Il generale Burgio per Milano: Vannacci ha deciso
Il leader di Futuro Nazionale rompe la bolla di indugi dei due schieramenti principali per la corsa a Palazzo Marino
Carmelo Burgio, 23 anni fa comandante dei carabinieri in Iraq
Milano 2027: Vannacci lancia il generale Carmelo Burgio come candidato sindaco di Futuro Nazionale.
Burgio: un generale per Milano
Dal palco della Versiliana, l’annuncio ufficiale per la corsa a Palazzo Marino. L’eurodeputato e leader di Futuro Nazionale, Roberto Vannacci, ha indicato il generale dei carabinieri in congedo Carmelo Burgio come candidato sindaco del movimento per le prossime elezioni comunali di Milano.
L’annuncio segna una mossa strategica incentrata sul tema della sicurezza urbana e del contrasto al degrado nelle periferie milanesi.
Le parole di Vannacci: “Un uomo abituato ad avere successo”
Durante il suo intervento, Roberto Vannacci ha introdotto la figura del candidato definendolo un “collega, un generale dei carabinieri, un uomo delle istituzioni” che ha “dedicato la sua vita all’Italia, alla sicurezza e alla sua patria”.
Entrando nel merito della scelta per la guida del capoluogo lombardo, Vannacci ha sottolineato l’approccio e la determinazione dell’ex alto ufficiale.
La lotta alle mafie
“Carmelo Burgio sarà il nostro candidato sindaco a Milano. E’ innanzitutto un paracadutista e quindi è abituato a fare cose che altri non fanno. E’ abituato ad avere successo dove altri falliscono. E’ una persona che ha una grandissima esperienza nel campo della sicurezza. Ha comandato le province di Trapani e Caserta. A Caserta ha lottato assiduamente contro il clan dei Casalesi portando a termine operazioni spregiudicate che gli hanno consentito di raggiungere dei risultati incredibili. E proprio lui ha ottenuto di poter operare con un reggimento paracadutisti in appoggio. E sono convinto che se chiedessimo a Burgio di rastrellare Rogoredo, saprebbe come farlo! Saprebbe come farlo senza bisogno dei consigli del prefetto Gabrielli…”.
Obiettivo sicurezza
Il leader di Futuro Nazionale ha poi ribadito la centralità del dossier sicurezza e il ripristino del presidio statale nelle aree critiche delle città italiane.

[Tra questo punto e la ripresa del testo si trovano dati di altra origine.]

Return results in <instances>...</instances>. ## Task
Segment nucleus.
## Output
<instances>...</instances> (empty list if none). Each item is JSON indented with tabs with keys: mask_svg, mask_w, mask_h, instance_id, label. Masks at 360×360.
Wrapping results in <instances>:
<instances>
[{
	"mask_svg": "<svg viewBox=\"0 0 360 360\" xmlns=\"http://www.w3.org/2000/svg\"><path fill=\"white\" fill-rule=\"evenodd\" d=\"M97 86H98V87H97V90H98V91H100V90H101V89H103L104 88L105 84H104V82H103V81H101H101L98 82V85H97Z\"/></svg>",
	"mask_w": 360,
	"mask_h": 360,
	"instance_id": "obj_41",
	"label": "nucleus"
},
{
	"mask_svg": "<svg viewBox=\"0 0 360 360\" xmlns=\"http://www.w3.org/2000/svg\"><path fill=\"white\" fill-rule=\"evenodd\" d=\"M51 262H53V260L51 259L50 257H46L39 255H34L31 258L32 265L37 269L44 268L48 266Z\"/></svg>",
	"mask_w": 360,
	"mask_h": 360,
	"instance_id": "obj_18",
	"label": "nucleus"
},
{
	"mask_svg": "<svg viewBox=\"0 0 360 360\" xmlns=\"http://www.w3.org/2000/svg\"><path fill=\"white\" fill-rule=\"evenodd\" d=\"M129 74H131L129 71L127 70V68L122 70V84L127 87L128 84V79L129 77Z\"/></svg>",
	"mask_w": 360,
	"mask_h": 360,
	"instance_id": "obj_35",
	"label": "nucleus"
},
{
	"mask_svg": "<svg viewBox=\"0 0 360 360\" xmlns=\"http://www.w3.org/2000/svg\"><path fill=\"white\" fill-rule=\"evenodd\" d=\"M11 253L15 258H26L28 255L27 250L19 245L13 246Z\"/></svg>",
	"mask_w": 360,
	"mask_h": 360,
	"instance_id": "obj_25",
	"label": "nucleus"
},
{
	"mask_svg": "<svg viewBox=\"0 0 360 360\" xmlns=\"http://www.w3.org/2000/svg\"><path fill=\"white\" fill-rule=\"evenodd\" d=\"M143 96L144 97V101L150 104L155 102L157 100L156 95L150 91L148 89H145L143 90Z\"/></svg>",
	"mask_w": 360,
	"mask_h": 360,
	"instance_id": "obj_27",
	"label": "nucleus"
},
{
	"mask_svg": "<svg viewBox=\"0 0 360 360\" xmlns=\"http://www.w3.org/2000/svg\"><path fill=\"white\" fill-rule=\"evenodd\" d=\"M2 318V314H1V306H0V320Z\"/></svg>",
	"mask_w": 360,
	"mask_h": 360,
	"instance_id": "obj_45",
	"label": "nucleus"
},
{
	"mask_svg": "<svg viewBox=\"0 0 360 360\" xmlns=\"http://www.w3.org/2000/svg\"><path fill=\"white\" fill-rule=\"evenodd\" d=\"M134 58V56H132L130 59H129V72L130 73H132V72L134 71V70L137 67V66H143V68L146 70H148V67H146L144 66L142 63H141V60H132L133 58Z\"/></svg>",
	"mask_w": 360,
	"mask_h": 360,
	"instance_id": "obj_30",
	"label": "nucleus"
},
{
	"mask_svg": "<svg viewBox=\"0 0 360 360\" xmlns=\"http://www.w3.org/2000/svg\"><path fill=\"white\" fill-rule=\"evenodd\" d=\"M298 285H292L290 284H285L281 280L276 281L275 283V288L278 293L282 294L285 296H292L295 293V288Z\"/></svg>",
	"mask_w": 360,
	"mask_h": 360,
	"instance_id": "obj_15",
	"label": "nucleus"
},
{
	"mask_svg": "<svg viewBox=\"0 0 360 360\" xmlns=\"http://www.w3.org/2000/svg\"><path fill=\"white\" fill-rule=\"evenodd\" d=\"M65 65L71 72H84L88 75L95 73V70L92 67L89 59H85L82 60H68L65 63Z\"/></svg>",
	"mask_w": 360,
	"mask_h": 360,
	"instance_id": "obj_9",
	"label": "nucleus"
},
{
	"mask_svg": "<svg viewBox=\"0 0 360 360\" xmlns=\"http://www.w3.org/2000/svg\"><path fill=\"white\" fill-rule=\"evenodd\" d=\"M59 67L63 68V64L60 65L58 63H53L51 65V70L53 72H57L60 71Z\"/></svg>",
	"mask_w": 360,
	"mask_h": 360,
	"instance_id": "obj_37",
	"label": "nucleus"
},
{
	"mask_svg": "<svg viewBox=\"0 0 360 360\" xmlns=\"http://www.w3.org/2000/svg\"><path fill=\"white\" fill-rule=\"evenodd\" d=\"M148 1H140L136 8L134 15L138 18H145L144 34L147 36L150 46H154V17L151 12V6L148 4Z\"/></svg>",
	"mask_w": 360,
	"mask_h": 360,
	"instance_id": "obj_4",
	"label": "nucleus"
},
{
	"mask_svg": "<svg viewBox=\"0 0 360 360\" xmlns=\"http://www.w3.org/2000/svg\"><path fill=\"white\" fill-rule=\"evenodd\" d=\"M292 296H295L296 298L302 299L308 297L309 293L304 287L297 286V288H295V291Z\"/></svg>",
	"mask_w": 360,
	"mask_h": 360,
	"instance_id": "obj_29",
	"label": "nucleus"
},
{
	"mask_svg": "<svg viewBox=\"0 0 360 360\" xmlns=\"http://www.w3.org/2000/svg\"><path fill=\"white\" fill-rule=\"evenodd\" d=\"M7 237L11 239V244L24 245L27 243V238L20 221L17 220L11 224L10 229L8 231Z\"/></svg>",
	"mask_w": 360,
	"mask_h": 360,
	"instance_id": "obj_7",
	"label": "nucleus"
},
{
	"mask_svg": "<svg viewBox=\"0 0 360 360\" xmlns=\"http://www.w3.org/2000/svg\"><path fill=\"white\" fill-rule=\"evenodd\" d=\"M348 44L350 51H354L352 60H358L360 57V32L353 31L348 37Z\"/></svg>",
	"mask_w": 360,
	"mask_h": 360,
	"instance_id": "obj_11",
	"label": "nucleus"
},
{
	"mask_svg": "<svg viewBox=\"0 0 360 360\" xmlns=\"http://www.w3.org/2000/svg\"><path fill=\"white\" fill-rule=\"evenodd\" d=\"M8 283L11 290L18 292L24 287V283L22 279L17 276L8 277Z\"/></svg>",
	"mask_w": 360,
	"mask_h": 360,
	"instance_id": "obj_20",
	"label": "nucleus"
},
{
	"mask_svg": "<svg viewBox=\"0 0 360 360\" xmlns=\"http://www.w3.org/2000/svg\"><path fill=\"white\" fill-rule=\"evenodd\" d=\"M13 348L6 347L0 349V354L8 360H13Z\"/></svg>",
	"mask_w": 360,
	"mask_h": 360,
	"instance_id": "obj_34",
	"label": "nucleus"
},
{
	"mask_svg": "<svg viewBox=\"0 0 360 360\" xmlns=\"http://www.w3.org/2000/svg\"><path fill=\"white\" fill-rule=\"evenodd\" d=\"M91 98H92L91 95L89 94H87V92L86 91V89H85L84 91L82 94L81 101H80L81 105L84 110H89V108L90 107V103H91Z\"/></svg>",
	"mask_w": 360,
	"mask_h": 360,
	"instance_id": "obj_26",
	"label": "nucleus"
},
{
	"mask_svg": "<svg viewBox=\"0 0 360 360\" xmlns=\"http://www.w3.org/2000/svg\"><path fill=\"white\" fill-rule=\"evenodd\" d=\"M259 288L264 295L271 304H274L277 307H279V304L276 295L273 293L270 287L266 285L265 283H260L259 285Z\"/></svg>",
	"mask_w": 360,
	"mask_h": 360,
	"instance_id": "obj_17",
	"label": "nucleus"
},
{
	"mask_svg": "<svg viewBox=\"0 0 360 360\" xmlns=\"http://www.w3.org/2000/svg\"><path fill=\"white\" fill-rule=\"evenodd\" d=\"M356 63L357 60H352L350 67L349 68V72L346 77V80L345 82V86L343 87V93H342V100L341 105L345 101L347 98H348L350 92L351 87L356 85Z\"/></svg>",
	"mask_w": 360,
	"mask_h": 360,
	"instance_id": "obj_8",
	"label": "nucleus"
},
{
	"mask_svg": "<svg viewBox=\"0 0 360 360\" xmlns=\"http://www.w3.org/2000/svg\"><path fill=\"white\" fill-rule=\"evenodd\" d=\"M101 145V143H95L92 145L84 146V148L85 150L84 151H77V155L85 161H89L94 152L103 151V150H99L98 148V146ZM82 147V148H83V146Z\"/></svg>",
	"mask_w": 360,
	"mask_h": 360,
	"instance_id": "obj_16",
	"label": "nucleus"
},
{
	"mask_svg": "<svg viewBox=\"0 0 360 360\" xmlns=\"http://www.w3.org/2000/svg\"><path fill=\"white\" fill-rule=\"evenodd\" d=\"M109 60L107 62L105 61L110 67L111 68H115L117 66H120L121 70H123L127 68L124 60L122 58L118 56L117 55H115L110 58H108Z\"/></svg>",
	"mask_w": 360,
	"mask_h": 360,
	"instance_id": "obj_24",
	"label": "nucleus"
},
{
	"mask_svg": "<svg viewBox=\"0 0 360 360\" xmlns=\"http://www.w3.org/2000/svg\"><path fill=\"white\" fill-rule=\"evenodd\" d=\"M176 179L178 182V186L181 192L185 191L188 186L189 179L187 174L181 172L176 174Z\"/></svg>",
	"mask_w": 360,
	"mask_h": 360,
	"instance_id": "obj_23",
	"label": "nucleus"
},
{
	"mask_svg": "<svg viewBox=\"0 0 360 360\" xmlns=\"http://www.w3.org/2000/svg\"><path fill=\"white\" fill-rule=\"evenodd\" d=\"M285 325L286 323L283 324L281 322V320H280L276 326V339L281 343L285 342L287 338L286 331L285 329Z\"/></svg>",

“Ho già detto altre volte questa cosa di Rogoredo – lo ripeto perché per me è un chiodo fisso. E poi passeremo dopo Rogoredo a Scampia o a qualche altra località dove c’è bisogno di far tornare lo Stato in possesso della sovranità”.
Chi è Carmelo Burgio: dalla lotta alle mafie all’impegno all’estero
Generale di Corpo d’Armata dell’Arma dei Carabinieri, Carmelo Burgio vanta un lungo curriculum militare e investigativo nei reparti d’élite e territoriali dell’Arma.
Nato ad Agrigento nel 1956 e formatosi all’Accademia Militare di Modena, ha prestato servizio nel 1° Reggimento Carabinieri Paracadutisti “Tuscania” e ha guidato il Gruppo di Intervento Speciale, i Gis.
Nel corso della sua carriera ha ricoperto incarichi operativi di primissimo piano, guidando i comandi provinciali di Trapani e Caserta negli anni di massima pressione della criminalità organizzata.
E ha partecipato a numerose missioni internazionali all’estero, tra cui Bosnia, Albania, Iraq a Nassiriya e Afghanistan.

Prima del congedo per raggiunti limiti di età, avvenuto nel 2022, ha retto il Comando Interregionale “Pastrengo” a Milano e il “Podgora” a Roma.
Oggi in pensione dal servizio attivo, Burgio svolge attività di saggista, conferenziere e divulgatore sui temi della storia militare, della leadership e delle strategie di sicurezza.